For most of our clients, the decision to undergo an initial hip replacement surgery was difficult.  Now they are being told that there is something wrong with their hip and that another painful and risky surgery may be necessary.  Our clients are confused, concerned, and justifiably angry.  Unfortunately, the spin from DePuy has only added to their confusion and anxiety.  No one is telling these people what exactly is wrong with their recalled hips, what the long term health consequences of having one may be, or what the chances are they will have to have the hip replaced.

Since we’ve been bombarded with questions on this topic, we posted detailed answers to some of the most frequently asked hip recall questions at our website.  Hopefully this will help curb the massive wave of confusion and concern people are experiencing due to this major hip implant recall.
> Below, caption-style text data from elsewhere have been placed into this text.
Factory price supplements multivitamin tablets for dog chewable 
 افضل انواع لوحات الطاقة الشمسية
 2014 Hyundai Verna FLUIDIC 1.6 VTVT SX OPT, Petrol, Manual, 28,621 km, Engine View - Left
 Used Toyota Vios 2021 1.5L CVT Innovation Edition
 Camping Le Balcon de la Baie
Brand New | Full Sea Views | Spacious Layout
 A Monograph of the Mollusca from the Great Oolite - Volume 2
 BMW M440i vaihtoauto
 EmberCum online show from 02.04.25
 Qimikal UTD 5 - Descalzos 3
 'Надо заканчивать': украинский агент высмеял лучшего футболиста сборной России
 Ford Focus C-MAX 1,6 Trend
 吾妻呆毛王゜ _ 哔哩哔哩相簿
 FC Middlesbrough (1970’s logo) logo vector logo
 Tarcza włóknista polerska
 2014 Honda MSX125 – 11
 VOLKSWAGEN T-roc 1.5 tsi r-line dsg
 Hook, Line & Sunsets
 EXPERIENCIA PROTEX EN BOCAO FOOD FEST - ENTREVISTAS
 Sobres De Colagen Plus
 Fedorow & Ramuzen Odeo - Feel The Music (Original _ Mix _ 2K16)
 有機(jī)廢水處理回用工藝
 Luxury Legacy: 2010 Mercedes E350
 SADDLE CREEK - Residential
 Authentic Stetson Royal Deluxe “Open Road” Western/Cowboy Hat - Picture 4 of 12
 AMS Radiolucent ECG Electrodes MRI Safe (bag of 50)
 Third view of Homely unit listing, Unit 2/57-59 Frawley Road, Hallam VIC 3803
Many people think that if they are not experiencing problems with their recalled hip, there is nothing they need to do.  Unfortunately, this is not true.  The law requires people to file a lawsuit within a certain period of time once they “suspect” there may be a problem with their hip.  In some states, this statute of limitations period can be as little as one year.  Therefore, if a person waits until something goes wrong with their artificial hip, it may be too late to file a lawsuit, since everyone who has a recalled hip was recently notified that their hip was the subject of a recall.  There is no doubt that DePuy is relying on this misperception to limit its liability.

Our product liability and personal injury lawyers have successfully fought against Johnson & Johnson and their subsidiaries for years, so we are well aware of the tactics they employ to minimize the financial repercussions that occur due to faulty products.  One such tactic is requesting medical records of a patient.  Once they receive the information, they attempt to make the case that any problems the patient may be experiencing with the faulty device are not their responsibility.  This can impact the way the patient’s doctor views their situation, and adversely affect their case down the road.

It’s important to remember that in 2007, DePuy was indicted by federal authorities for paying millions of dollars in kickbacks to surgeons who used their products.  During a major recall such as this, suspicion of DePuy’s motives are certainly justified.